According to a newly published analysis by the International Settlement Bank (BIS), the speculative investment wave of individual investors - especially through ETF funds using leverage - played an important role in the strong sell-off in the gold and silver markets at the end of January 2026.
After a strong growth year in 2025, precious metal prices continued to escalate in the first weeks of 2026. Silver even increased by more than 50% in January alone, after doubling in the previous year. However, this upward momentum quickly reversed. In just one trading session at the end of January, silver prices fell by about 30%, while gold also fell accordingly but to a milder extent.
BIS believes that this development is difficult to fully explain by fundamental factors such as monetary policy or the fluctuation of the USD. Instead, the market structure with high leverage and the massive participation of individual investors is the main cause of extreme volatility.

Capital flow data shows that the main buying force before the decline came from small investors, while large financial institutions maintained stable positions or even reduced proportions. In the futures contract market, small investors also held large buying positions for silver right before the market adjusted.
When prices started to fall, margin pressure increased, forcing this group to sell to cut losses. At the same time, trend investment funds and other organizations also reduced buying positions, creating simultaneous selling pressure, causing prices to fall faster.
ETF lever amplifies upward and downward momentum
One of the important factors that makes volatility stronger is the popularity of ETF funds using leverage. This is a tool to help investors increase the level of exposure to assets without having to spend all capital, thereby strongly attracting personal cash flow.
However, the operating mechanism of these funds is an amplification of the trend.
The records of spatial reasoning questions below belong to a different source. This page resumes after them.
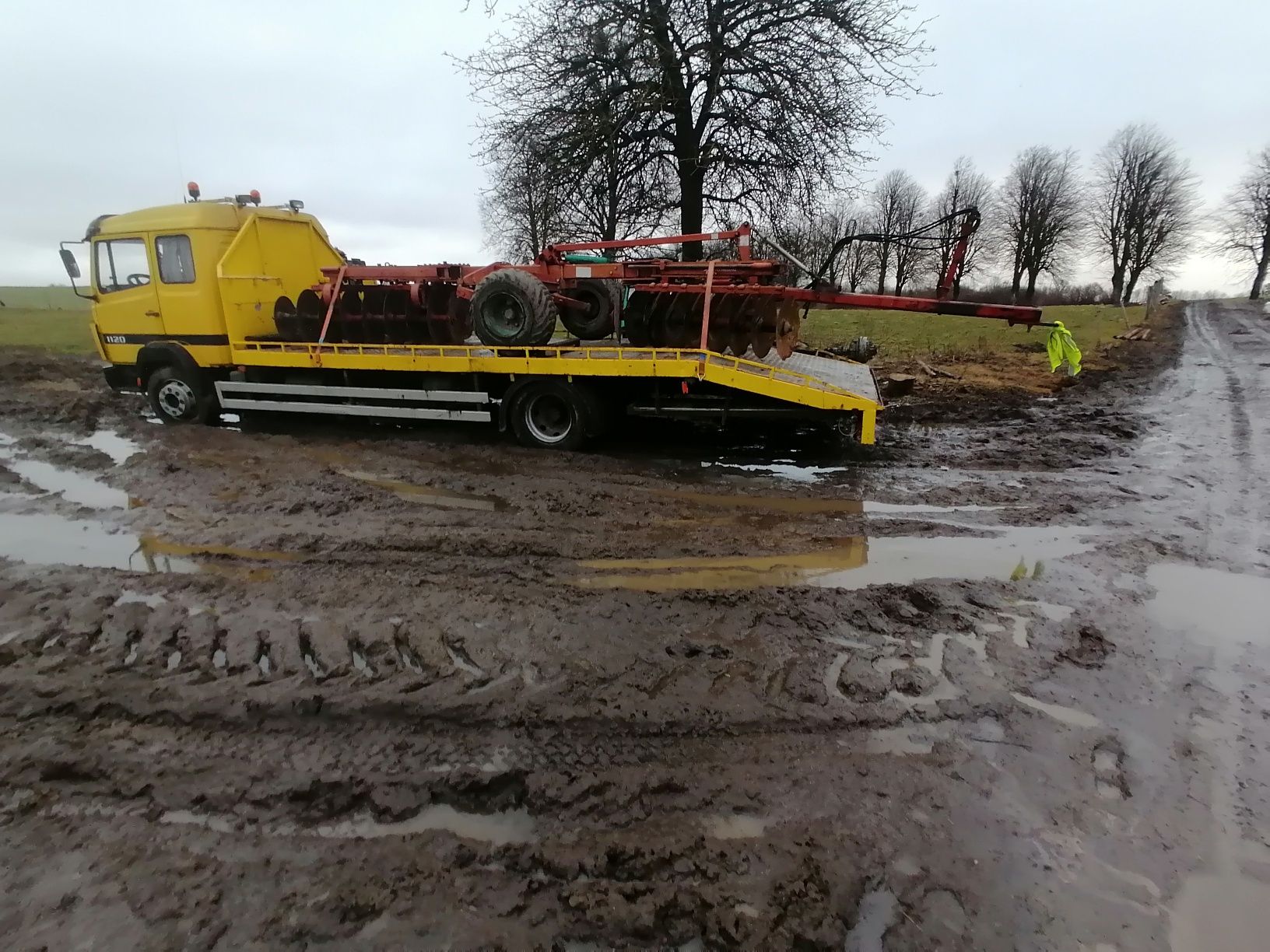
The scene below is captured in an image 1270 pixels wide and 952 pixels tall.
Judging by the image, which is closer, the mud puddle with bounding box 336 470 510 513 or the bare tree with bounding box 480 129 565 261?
the mud puddle with bounding box 336 470 510 513

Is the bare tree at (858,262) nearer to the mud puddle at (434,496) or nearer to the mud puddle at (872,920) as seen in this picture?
the mud puddle at (434,496)

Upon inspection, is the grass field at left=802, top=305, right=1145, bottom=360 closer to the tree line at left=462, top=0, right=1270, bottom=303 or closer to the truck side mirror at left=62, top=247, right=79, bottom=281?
the tree line at left=462, top=0, right=1270, bottom=303

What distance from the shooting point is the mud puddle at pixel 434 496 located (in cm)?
589

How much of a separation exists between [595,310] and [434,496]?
11.3ft

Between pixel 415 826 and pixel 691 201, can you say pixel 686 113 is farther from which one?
pixel 415 826

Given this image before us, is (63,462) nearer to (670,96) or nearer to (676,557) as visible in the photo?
(676,557)

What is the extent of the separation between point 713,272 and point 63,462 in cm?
725

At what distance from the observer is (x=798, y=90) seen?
38.7ft

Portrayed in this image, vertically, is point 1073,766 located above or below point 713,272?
below

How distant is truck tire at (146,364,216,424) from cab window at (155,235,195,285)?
1194mm

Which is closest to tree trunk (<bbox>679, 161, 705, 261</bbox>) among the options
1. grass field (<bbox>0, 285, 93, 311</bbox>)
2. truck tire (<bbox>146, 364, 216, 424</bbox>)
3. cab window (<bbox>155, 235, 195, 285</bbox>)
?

To maintain a fixed daily leverage ratio, funds must rebalance their portfolios: buy more when prices increase and sell out when prices decrease.
This creates a self-reinforcing loop. In the upward market phase, buying activities from ETFs contribute to pushing prices up faster. But when the trend reverses, this mechanism itself increases selling pressure, pulling prices down deeper.
According to BIS, the level of impact of rebalancing activities from leverage ETFs has increased significantly in 2025, showing the increasing role of individual speculative cash flow in the precious metals market.

Margin pressure creates a "chain sell-off" effect
Besides ETFs, the margin factor in the derivatives market also contributes to amplifying the downward momentum. When prices fall rapidly, exchanges have raised margin requirements, forcing many investors to supplement capital or close positions.
In the context of sharp price decreases, many investors who could not manage capital in time were forced to sell, creating more pressure on the market. This process formed a negative spiral: Price decreases followed by sell-offs, thereby causing prices to fall even deeper.
A sign that the market had previously been pushed up too much is that gold and silver ETF funds continuously traded higher than net asset value. When the trend reversed, this difference quickly disappeared, even switching to discounted status, reflecting strong selling pressure.
BIS believes that the combination of selling activities due to ETF leverage and yield releases on the derivatives market has created a major shock, causing precious metal prices to fluctuate sharply in a short period of time.
This development is also a warning about the risks of using leverage in investment, especially in the context that individual investors are increasingly deeply involved in global financial markets. When euphoria spreads, leverage can help amplify profits, but when the trend reverses, it itself becomes a factor that causes losses to increase rapidly and are difficult to control.